=== QUOTED PASSAGE ===

Program Notes: Between Laughter and Tears 

November 8th, 2024 

There is no more evocative figure who exemplifies the tension between East and West during the Cold War than Dmitri Shostakovich (1906-1975). Torn between a desire for freedom of musical expression and the responsibilities of his role as a cultural ambassador for the Soviet Union, Shostakovich often found himself in the space between laughter and tears. Much of his work explores the line between ironic self-expression and deeply felt tragedy. The concert on November 8th, 2024 at Guarneri Hall features Shostakovich’s song cycle Satires: Pictures of the Past as well as his Eighth Quartet. 

This concert also features the work of Sofia Gubaidulina (b. 1931), one of the foremost Russian composers of the second half of the 20th century. Having discovered spiritual ideas in the works of Bach, Mozart and Beethoven at a young age, she quickly learned to keep her spirituality secret from her parents and Soviet society at large. As a result, her music explores the tenuous line between expression of one’s spirituality and the necessary concealment that comes with living in a repressive society.

=== DATASET CONTENT ===

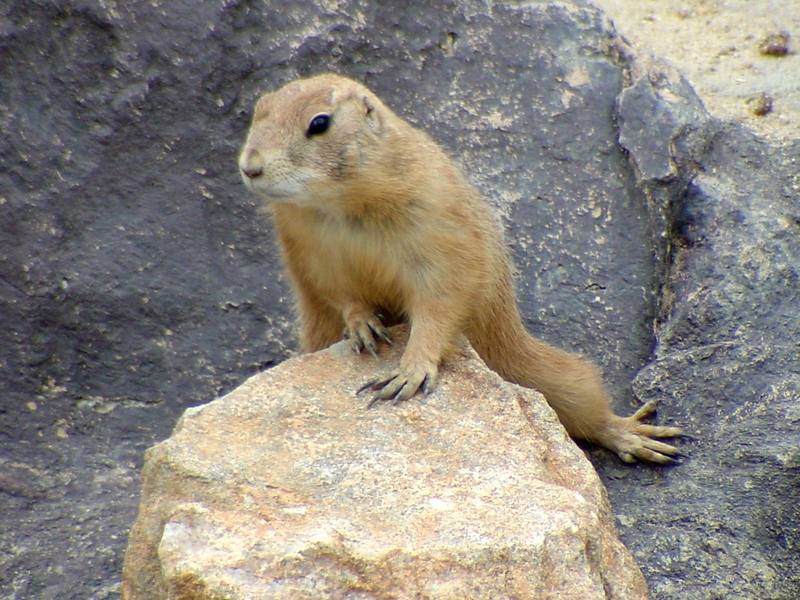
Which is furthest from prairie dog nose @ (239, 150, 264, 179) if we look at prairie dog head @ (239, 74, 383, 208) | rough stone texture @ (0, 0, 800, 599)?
rough stone texture @ (0, 0, 800, 599)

===

→ **TASK BRIEF**: Extract the stretch of the program notes from "This concert also" through "a repressive society.", copied word for word. Base your work on the program notes alone, not the listing.

→ **ANSWER FOR THIS EXERCISE**:
This concert also features the work of Sofia Gubaidulina (b. 1931), one of the foremost Russian composers of the second half of the 20th century. Having discovered spiritual ideas in the works of Bach, Mozart and Beethoven at a young age, she quickly learned to keep her spirituality secret from her parents and Soviet society at large. As a result, her music explores the tenuous line between expression of one’s spirituality and the necessary concealment that comes with living in a repressive society.